ImageShack seems to be a little slow today, ctenidae.  That pic took forever to load for some reason...


----------



## ctenidae (Aug 9, 2005)

Thanks for the assist, bvibert.

That pic was actually used as a photoshop contest on Fark. Pretty funny results. Google "farker ctenidae" and the first link is all the entries.


----------



## smitty77 (Aug 10, 2005)

Here's a photo of the boy and myself before heading out in the snow.


----------



## cbcbd (Aug 11, 2005)

Me next to my car:


----------



## Max (Aug 12, 2005)

At this year's Ironman in Lake Placid, just before the 52 mph downhill into Keene NY.

http://community.webshots.com/photo/257775529/418690761xiOSxU


----------



## JimG. (Aug 12, 2005)

cbcbd said:
			
		

> Me next to my car:



You look like your trying to figure out how to hot wire it.


----------



## ctenidae (Aug 12, 2005)

Either how to hot wire it or who stole the 1973 Toyota Corrola he'd parked there.


----------



## thetrailboss (Aug 12, 2005)

Me hiking the Wapack:  





Trailboss representing AZ at Burke (far left):  





And last, TB showing good form at the BEast Outing:


----------



## Greg (Aug 12, 2005)

thetrailboss said:
			
		

> And last, TB showing *good form* at the BEast Outing:


Now _*that's*_ debatable...


----------



## thetrailboss (Aug 12, 2005)

Greg said:
			
		

> thetrailboss said:
> 
> 
> 
> ...



Actually, all clothed in black, I kind of look like skiing's version of Darth Vader or something!


----------



## Greg (Aug 12, 2005)

thetrailboss said:
			
		

> Actually, all clothed in black, I kind of look like skiing's version of Darth Vader or something!


I actually think you look more like our resident super hero,

*SuperBoss!*










The resemblance is uncanny...


----------



## bvibert (Aug 12, 2005)

Greg said:
			
		

> thetrailboss said:
> 
> 
> 
> ...



:lol: :lol:  I had forgotten about that! 

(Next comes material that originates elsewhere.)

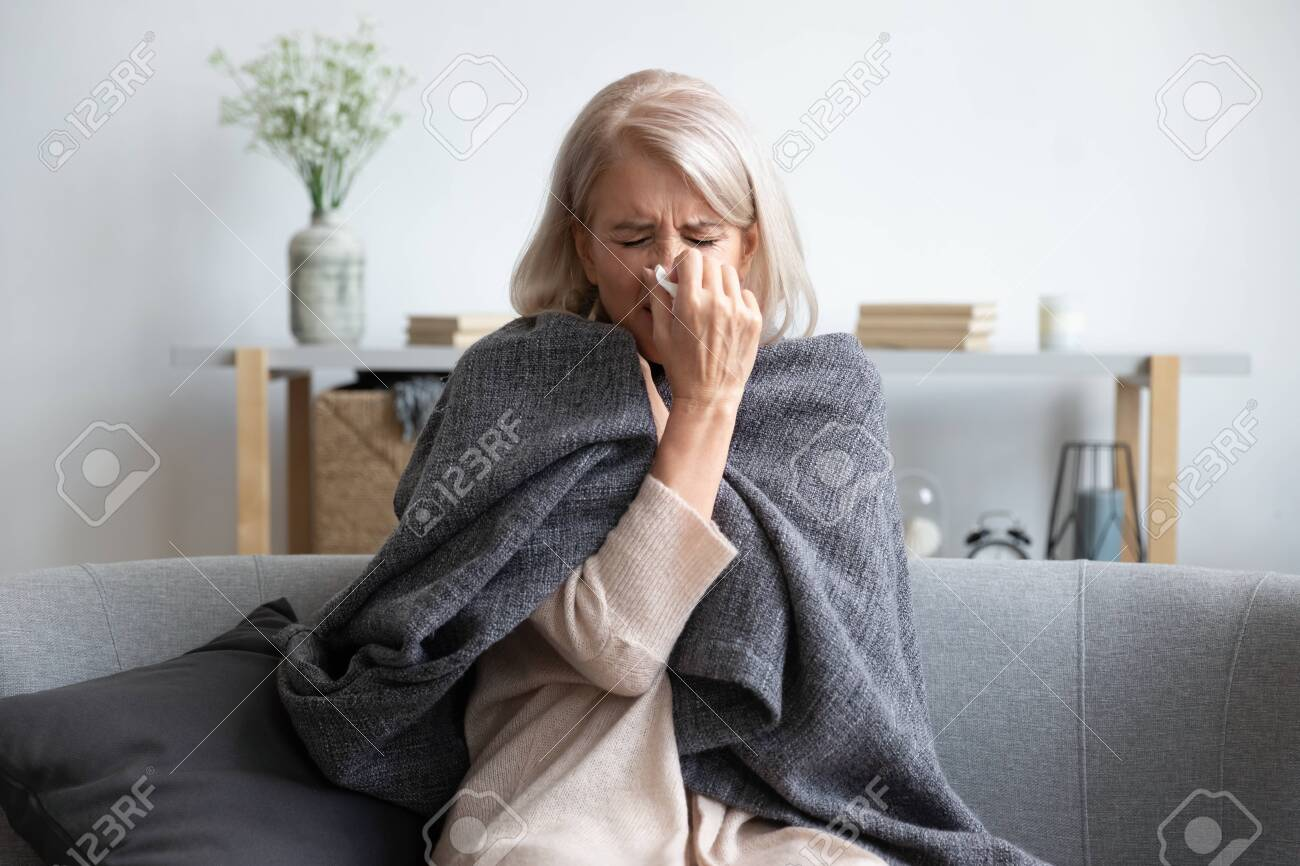 Middle-aged 50s sick frozen woman seated on sofa in living room covered with warm plaid sneezing holding paper napkin blow out runny nose feels unhealthy, seasonal cold, weakened immune system concept - 134588245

TB, you need a black helmet, then maybe you'll look like Darth Vadar...


----------



## ski_resort_observer (Aug 17, 2005)

[/url]


----------



## dmc (Aug 17, 2005)

DMC on the drums...


----------



## ctenidae (Aug 17, 2005)

Saaay, you don't _look_ like an 18 year old punk snowboarder, dmc...


----------



## dmc (Aug 17, 2005)

ctenidae said:
			
		

> Saaay, you don't _look_ like an 18 year old punk snowboarder, dmc...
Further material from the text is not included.